On Sunday night, my nephew and his wife came for a campfire visit. Their cabin is about an hour away. While we were waiting for them, another neighbor, and a friend of my nephew’s, stopped for a visit. We spent the evening talking, catching up on all of the local news. He smiled at my surprise of seeing the FedEx truck. “Yes, they’ve been coming by here for a while, I think on Wednesdays and Fridays.” Some old stories were re-told and re-remembered. The neighbor had to go back home where his wife, probably like my mom had many times, was wondering what was taking so long. Visiting is very important.

It was late, but we decided to roast some hot dogs on the fire, a break from the sausages Greg and I had been eating for dinner each evening. We had brought more food for cooking, but roasting a sausage was so easy and tasty, with no dishes to clean. Banner is a fan, too, for treats.
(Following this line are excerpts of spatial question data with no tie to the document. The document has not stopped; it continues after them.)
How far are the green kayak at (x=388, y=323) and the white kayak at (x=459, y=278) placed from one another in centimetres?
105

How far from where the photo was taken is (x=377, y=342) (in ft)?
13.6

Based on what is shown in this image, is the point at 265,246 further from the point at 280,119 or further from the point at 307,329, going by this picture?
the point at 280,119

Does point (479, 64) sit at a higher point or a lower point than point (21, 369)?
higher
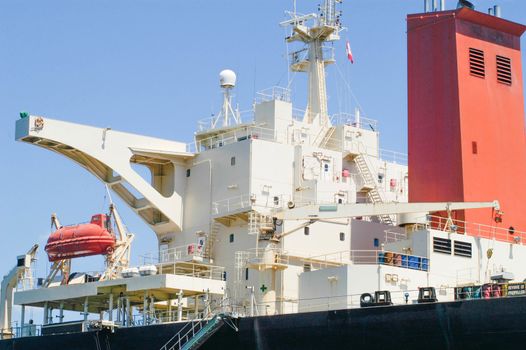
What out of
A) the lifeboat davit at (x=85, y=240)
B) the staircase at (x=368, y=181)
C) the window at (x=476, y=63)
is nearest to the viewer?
the window at (x=476, y=63)

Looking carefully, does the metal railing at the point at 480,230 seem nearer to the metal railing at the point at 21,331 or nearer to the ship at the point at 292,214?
the ship at the point at 292,214

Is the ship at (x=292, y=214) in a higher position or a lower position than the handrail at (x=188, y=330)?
higher

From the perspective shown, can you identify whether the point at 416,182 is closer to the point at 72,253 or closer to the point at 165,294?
the point at 165,294

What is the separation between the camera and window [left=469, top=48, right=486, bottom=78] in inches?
1688

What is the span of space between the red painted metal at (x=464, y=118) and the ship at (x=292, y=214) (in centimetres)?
5

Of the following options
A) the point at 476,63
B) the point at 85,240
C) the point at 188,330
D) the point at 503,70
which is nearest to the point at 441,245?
the point at 476,63

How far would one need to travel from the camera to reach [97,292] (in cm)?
4256

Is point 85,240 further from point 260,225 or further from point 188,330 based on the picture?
point 188,330

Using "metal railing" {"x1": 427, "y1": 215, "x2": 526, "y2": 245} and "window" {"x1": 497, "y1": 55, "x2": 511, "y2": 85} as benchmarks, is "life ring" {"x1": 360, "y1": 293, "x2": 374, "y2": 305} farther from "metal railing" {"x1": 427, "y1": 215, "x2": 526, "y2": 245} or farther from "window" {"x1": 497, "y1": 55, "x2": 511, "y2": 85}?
"window" {"x1": 497, "y1": 55, "x2": 511, "y2": 85}

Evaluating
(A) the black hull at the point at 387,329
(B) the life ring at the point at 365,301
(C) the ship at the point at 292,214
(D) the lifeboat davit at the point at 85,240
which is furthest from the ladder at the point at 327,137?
(B) the life ring at the point at 365,301

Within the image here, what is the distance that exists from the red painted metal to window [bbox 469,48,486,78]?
0.18 m

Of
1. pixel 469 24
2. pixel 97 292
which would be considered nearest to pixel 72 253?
pixel 97 292

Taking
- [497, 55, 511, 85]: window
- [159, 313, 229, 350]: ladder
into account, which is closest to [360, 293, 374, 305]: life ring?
[159, 313, 229, 350]: ladder

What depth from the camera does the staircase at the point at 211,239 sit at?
43969mm
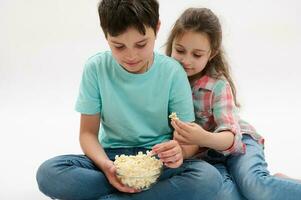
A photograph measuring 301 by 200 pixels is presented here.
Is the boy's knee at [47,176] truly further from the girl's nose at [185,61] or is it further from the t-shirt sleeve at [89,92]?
the girl's nose at [185,61]

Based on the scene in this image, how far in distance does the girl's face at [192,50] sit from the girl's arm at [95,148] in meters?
0.31

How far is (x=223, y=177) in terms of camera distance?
1.56 m

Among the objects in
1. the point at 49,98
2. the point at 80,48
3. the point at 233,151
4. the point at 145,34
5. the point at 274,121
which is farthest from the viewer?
the point at 80,48

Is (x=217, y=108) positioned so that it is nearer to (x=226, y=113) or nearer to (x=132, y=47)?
(x=226, y=113)

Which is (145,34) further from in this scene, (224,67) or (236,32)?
(236,32)

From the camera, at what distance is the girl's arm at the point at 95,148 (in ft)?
4.49

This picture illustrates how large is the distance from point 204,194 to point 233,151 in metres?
0.22

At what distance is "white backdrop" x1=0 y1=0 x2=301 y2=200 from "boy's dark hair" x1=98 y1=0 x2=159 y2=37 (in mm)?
905

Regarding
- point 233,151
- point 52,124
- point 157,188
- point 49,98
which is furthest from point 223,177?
point 49,98

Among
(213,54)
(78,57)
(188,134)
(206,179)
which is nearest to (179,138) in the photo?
(188,134)

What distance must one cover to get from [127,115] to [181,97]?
16 cm

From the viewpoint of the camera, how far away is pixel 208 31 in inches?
60.5

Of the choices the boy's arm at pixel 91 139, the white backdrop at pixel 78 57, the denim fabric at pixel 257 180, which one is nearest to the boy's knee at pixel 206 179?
the denim fabric at pixel 257 180

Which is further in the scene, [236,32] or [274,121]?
[236,32]
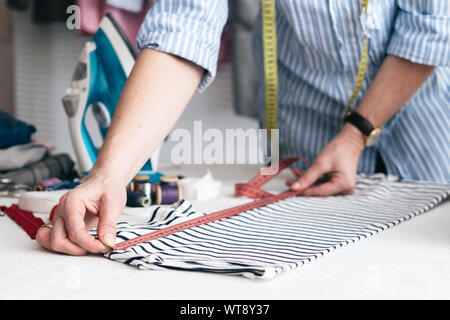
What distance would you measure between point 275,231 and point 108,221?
0.79 ft

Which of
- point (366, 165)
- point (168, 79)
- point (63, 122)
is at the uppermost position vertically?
point (168, 79)

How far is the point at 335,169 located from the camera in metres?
1.10

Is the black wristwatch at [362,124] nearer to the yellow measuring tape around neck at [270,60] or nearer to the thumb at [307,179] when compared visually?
the thumb at [307,179]

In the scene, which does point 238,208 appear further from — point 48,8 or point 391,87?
point 48,8

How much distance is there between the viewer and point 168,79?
0.90 meters

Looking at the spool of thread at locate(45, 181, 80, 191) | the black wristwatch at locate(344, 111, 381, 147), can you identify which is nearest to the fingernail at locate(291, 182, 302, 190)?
the black wristwatch at locate(344, 111, 381, 147)

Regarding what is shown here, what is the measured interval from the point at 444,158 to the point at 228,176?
0.51 m

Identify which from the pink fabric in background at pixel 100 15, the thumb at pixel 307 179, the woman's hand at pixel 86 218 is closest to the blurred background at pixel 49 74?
the pink fabric in background at pixel 100 15

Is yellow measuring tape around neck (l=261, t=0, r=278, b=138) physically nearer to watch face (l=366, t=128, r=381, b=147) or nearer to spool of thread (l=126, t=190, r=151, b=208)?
watch face (l=366, t=128, r=381, b=147)

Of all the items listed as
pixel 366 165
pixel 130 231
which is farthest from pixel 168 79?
pixel 366 165

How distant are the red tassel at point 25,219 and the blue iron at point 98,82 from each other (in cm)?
32

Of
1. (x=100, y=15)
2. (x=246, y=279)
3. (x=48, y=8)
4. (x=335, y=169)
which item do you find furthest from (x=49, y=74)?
(x=246, y=279)

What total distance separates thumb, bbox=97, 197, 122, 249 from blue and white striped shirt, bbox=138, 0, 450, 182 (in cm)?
33
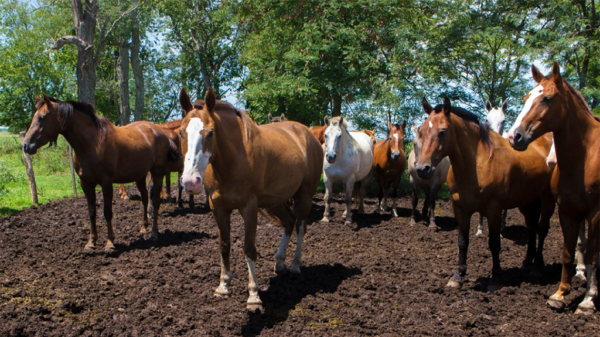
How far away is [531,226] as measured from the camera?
5926mm

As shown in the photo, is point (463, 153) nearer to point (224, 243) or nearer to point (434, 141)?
Result: point (434, 141)

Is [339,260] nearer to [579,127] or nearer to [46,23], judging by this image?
[579,127]

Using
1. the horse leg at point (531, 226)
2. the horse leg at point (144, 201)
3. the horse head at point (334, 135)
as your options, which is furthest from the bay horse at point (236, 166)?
the horse leg at point (144, 201)

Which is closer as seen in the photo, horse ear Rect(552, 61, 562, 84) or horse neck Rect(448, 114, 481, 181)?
horse ear Rect(552, 61, 562, 84)

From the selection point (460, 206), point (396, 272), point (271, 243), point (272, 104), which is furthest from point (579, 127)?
point (272, 104)

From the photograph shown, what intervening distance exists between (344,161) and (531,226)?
13.3ft

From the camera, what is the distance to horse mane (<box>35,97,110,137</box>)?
6266 mm

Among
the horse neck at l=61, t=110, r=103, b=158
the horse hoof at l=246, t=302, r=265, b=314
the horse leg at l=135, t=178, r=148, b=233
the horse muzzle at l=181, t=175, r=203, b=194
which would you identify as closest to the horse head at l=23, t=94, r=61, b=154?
the horse neck at l=61, t=110, r=103, b=158

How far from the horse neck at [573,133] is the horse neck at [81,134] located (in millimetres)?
5864

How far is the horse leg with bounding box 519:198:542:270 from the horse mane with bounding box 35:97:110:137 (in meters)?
6.14

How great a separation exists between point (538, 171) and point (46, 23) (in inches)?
1243

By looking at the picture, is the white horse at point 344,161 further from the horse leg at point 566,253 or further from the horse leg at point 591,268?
the horse leg at point 591,268

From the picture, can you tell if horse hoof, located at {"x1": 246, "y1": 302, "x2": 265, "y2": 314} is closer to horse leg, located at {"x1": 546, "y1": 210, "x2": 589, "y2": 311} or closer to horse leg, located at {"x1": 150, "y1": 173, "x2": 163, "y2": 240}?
horse leg, located at {"x1": 546, "y1": 210, "x2": 589, "y2": 311}

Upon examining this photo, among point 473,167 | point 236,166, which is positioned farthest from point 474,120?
point 236,166
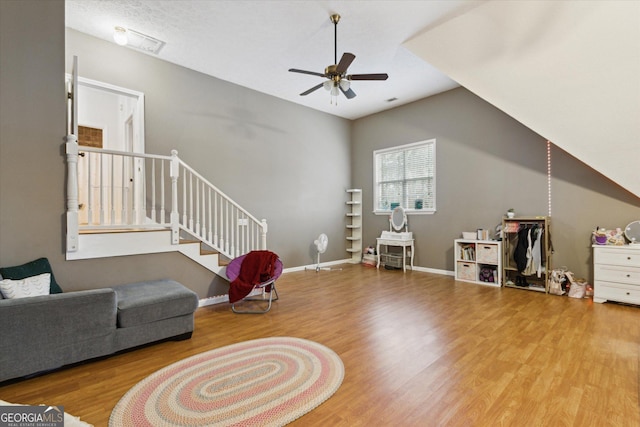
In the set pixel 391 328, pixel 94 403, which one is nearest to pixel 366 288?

On Monday, as we began to pack, a very depressed Newfoundland went to the horse trailer (that we used to bring the four-wheeler) and sat beside it and watched us. She knew that the party would soon be over, and it was heart-breaking, for her and for us to see her. So when we were nearly finished re-packing, we took a last walk down the road, and on the way out, we stopped at the spring to let her get wet again. I collected water to take back for making coffee. This spring water makes wonderful coffee. And on Tuesday, I had two cups instead of the usual one.

Once we were on the road again, she was too busy to think about the trip being over. She was on the next new adventure, with moving windows, where she walks back and forth from one side to the other, watching all of the exciting things passing the van, like a kid with two movies running at the same time on different sets. Life is wonderful, and it is always more wonderful shared from the perspective of a Newf.